(Data listing begins)

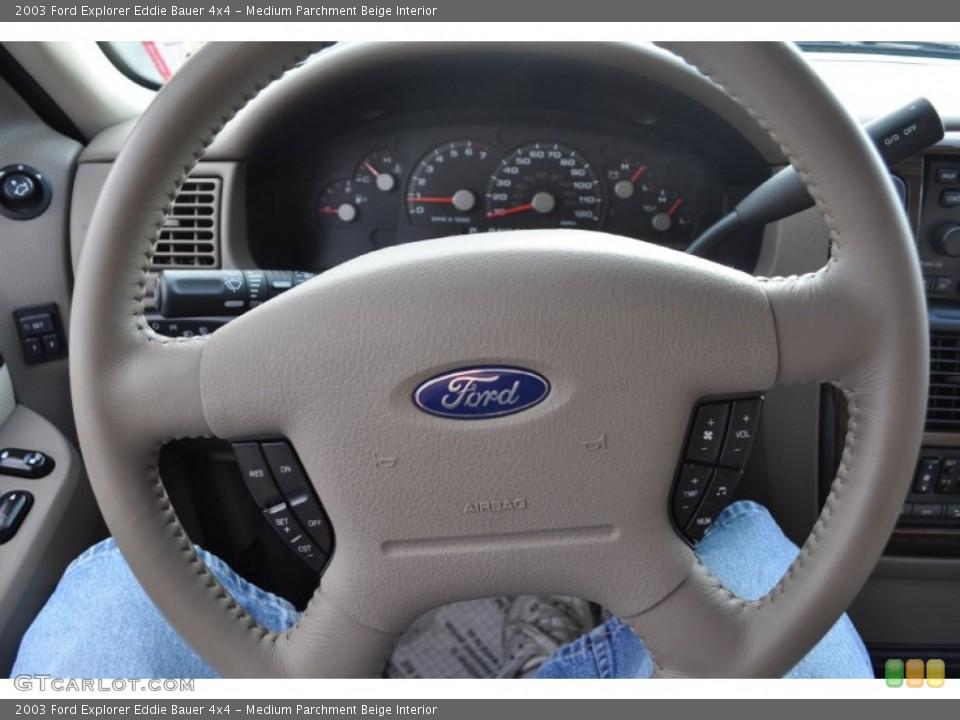 Medium Parchment Beige Interior Steering Wheel for the 2003 Ford Explorer Eddie Bauer 4x4 #53500764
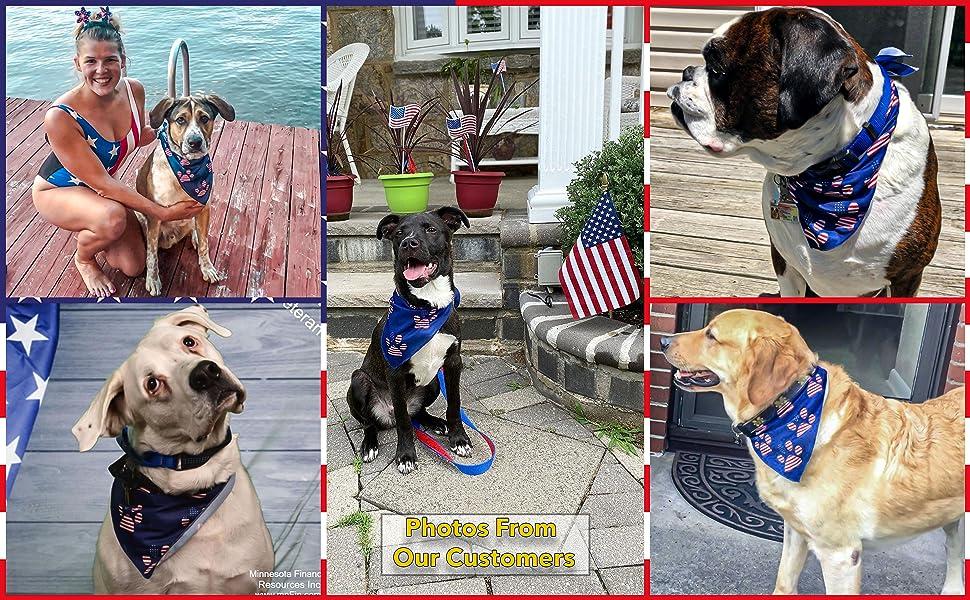 american flag dog collar bandana fourth 4th of july patriotic bandanas for large medium small dogs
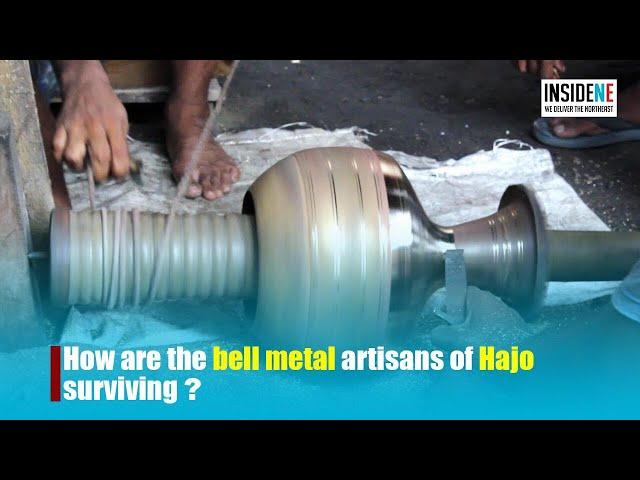 বাটে-ঘাটে: The tale of the bell metal artisans of Hajo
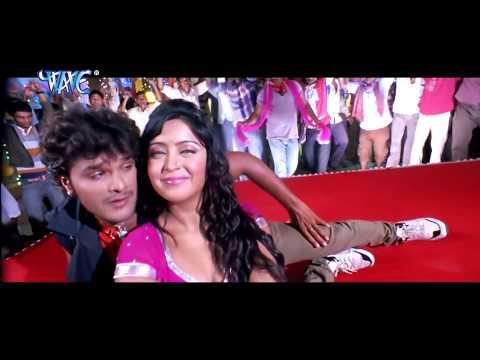 Xxx Mp4 बा गरमा गरम जवानी Doodh Ka Karz Khesari Lal Amp Shubhi Sharma Bhojpuri Item Songs 2016 3gp Sex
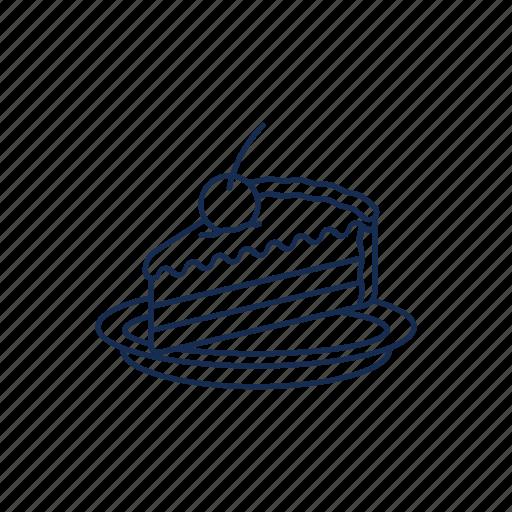 bake, cake, dessert, pie icon icon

(Data listing ends)

▶ **Task requirements**: Output the records verbatim, every one of them, and keep the pictures out.

▶ **Answer to this exercise**:
 Medium Parchment Beige Interior Steering Wheel for the 2003 Ford Explorer Eddie Bauer 4x4 #53500764
 american flag dog collar bandana fourth 4th of july patriotic bandanas for large medium small dogs
 বাটে-ঘাটে: The tale of the bell metal artisans of Hajo
 Xxx Mp4 बा गरमा गरम जवानी Doodh Ka Karz Khesari Lal Amp Shubhi Sharma Bhojpuri Item Songs 2016 3gp Sex
 bake, cake, dessert, pie icon icon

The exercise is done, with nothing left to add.